**Trecho fornecido:**
Para Ângela, a melhor alternativa para coibir a violência contra a mulher seria a criação de um órgão público destinado a orientar casais. “Muitas fazem denúncia e me perguntam se posso conversar com os agressores, para que mudem de postura.” 
 
A delegada é formada pela Faculdade de Direito de São Bernardo e optou por não ter filhos. O Mapa da Violência aponta que a maior parte das agressões é decorrente de machismo (46%) e alcoolismo (31%). Por isso, a delegacia recebe semanalmente palestrantes da Associação de Alcoólicos Anônimos para trabalho junto aos maridos punidos. “Há casos de agressores que se livraram da bebida e hoje voltam aqui como palestrantes”, afirma a delegada. Sinal de que o círculo da violência pode ser quebrado.
 
NA MIRA DO PRECONCEITO 
“Ser mulher e negra é ter de provar todos os dias a sua capacidade”, afirma a teóloga Eliad Dias dos Santos, 46 anos, que integra o Departamento de Humanidades de Santo André, que neste ano deve mudar sua denominação para Departamento de Direitos Humanos. A Pasta visa a promoção da cidadania e defesa de grupos considerados socialmente ‘vulneráveis’, como pessoas com deficiência, idosos e jovens, além do combate à discriminação racial. 
 
Sua identificação com a causa surgiu quando realizava trabalho da Igreja Metodista com mulheres de rua e prostitutas. Ela se surpreendeu ao verificar a forma como as mulheres, alvo de preconceitos, encaravam o filme Pontes de Madson, que conta a história de uma moça casada que mantém tórrido envolvimento amoroso com um fotógrafo.

**Registros de dados:**
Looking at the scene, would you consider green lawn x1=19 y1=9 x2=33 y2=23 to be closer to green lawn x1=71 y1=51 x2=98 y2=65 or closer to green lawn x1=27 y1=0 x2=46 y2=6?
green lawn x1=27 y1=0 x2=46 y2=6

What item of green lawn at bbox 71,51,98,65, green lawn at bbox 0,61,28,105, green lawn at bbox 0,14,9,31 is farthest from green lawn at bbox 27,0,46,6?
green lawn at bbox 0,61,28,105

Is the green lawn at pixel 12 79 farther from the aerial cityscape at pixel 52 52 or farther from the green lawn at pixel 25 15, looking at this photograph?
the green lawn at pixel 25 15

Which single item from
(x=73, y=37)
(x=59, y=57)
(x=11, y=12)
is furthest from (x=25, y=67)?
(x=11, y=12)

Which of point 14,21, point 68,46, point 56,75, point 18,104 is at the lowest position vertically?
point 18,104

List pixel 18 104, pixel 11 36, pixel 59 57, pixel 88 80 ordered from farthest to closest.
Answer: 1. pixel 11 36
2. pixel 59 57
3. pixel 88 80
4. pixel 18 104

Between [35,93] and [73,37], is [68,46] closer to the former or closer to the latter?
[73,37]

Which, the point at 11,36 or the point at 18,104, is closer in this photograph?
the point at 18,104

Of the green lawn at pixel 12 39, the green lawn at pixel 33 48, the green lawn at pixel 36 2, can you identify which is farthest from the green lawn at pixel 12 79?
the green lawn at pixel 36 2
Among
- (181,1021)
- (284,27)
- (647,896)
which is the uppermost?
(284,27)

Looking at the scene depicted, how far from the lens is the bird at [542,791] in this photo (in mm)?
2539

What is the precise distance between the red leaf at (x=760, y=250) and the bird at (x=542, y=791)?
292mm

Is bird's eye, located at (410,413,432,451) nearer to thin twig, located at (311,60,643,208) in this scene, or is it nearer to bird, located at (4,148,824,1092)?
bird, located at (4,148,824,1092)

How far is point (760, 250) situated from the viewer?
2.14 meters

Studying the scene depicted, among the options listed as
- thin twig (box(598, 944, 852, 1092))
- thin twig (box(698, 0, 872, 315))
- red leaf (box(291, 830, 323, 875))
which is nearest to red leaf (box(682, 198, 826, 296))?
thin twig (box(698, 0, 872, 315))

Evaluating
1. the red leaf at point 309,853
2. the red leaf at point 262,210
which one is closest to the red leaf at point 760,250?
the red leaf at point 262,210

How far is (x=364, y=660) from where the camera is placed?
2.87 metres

**Solicitação A:** Reproduza o trecho sobre violência e preconceito contra a mulher, começando em "Sua identificação com" e seguindo até "com um fotógrafo.", sem alterar nada.
**Solicitação B:** No trecho sobre violência e preconceito contra a mulher, quais grupos aparecem como exemplos de grupos considerados socialmente vulneráveis? Liste todos.
**Solicitação C:** Prossiga com o trecho sobre violência e preconceito contra a mulher a partir do ponto em que ele termina.
Os registros não têm nenhuma relação com o que se pede aqui.

**Resposta esperada A:**
Sua identificação com a causa surgiu quando realizava trabalho da Igreja Metodista com mulheres de rua e prostitutas. Ela se surpreendeu ao verificar a forma como as mulheres, alvo de preconceitos, encaravam o filme Pontes de Madson, que conta a história de uma moça casada que mantém tórrido envolvimento amoroso com um fotógrafo.

**Resposta esperada B:** Pessoas com deficiência, idosos e jovens.

**Resposta esperada C:**
As prostitutas não se identificaram com a narrativa, que questionava as relações estáveis. Muito pelo contrário: queriam punir a protagonista alegando que ela tinha um bom marido, que a sustentava, e assim não precisava trabalhar. “A atitude machista por parte das mulheres ocorreu justamente porque elas se consideram meros objetos”, explica.  
Eliad descobriu sua porção feminista ainda criança. Gostava de ler bastante e começou cedo. Primeiro com a Bíblia. Depois, com histórias de princesas. Percebeu que se sentia fascinada não pelas princesas ­– que sofriam e viviam à espera de um príncipe –, e sim pelas bruxas malvadas, que eram sempre mais inteligentes, espertas e conseguiam tudo o que queriam. Mas foi com a leitura de revistas femininas que conheceu um grupo de mulheres que se reunia na Praça Roosevelt, em São Paulo, para discutir os direitos da mulher. 
 
Mais tarde, estudou teologia, aprofundando-se nos estudos das teologias feminista e negra. Para a filha, hoje com 15 anos, contava histórias de contos de fadas, sempre desmistificando o papel da bruxa má.